I know that we explain the slowing down of light in a dispersive medium classically, by inducing small dipoles in the medium (which holds as long as being far away from absorption bands), and the induced dipoles re-emit radiation of the same wavelength but different phase, as being delayed, which ends up in slowing down of the phase velocity:
$$v_p=\frac{c}{n}$$
However, the group velocity can be faster than $c$ in special dispersive media (fast light). I was reading a pretty nice explanation here https://www.photonics.com/Articles/Fast_Light_Slow_Light_and_Optical_Precursors/a27833. However, the explanation for the group velocity is a bit like information is encoded in a radio signal. Each single wavelength the group consists of, is affected differently by dispersion, and in the end this signal modulation is transmitted faster than $c$. The cited article then points out that special relativity (no info faster than light) is still true, because it can be shown that the front velocity is always $c$ (not $\frac{c}{n}$), so that's the maximum speed information can be transferred (leaving the group velocity being faster than $c$ somehow an apparent effect).

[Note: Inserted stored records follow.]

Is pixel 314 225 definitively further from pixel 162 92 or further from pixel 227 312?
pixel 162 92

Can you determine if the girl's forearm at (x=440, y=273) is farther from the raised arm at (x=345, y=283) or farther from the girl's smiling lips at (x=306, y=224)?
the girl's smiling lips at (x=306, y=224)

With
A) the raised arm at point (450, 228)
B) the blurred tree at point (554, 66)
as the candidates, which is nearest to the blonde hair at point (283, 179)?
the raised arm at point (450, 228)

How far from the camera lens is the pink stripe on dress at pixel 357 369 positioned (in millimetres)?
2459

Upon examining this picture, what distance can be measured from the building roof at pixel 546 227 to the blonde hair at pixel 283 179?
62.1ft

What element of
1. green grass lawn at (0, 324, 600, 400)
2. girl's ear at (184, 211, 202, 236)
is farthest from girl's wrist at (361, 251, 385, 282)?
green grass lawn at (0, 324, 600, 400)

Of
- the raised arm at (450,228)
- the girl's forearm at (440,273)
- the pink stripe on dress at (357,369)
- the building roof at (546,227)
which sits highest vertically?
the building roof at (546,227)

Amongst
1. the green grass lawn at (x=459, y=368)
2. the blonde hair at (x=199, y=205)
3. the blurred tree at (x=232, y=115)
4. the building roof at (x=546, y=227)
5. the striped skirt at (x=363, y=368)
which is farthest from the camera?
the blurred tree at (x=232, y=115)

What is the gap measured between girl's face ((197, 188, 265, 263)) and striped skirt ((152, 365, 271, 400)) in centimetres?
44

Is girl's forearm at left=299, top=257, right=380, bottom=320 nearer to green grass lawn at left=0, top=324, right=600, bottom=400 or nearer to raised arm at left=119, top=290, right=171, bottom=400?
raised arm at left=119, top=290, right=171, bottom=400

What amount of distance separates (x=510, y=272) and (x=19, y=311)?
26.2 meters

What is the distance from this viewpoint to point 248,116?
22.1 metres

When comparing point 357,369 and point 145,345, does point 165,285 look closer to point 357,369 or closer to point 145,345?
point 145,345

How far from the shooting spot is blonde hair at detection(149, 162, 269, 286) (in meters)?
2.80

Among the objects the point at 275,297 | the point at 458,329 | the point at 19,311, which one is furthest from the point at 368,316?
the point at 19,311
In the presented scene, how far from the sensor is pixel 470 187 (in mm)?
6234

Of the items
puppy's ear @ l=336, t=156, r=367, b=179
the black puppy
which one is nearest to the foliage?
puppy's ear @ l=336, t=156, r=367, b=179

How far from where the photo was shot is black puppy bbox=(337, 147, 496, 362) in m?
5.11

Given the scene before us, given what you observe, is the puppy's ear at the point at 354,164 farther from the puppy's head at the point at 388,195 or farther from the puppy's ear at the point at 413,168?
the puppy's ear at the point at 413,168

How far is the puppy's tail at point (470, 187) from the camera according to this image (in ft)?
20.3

The provided intuitive explanation in the article cited above, is said to be going back to Sommerfeld himself: "When the electromagnetic field first starts to interact with the oscillators, the oscillators cannot immediately act back on the field via the induced polarization, because they have a finite response time. Thus, for a brief moment after the front passes, the dispersive material behaves as if there is nothing there — as if it were vacuum".
And that leaves me wondering what happens if we only emit a single photon. There is no group just one photon. Will it be slowed down and propagate by the phase velocity, because of inducing dipoles acting back on its wave-nature? I always thought so, but after reading the article I tend to think a single photon is always a front and will propagate with the front velocity.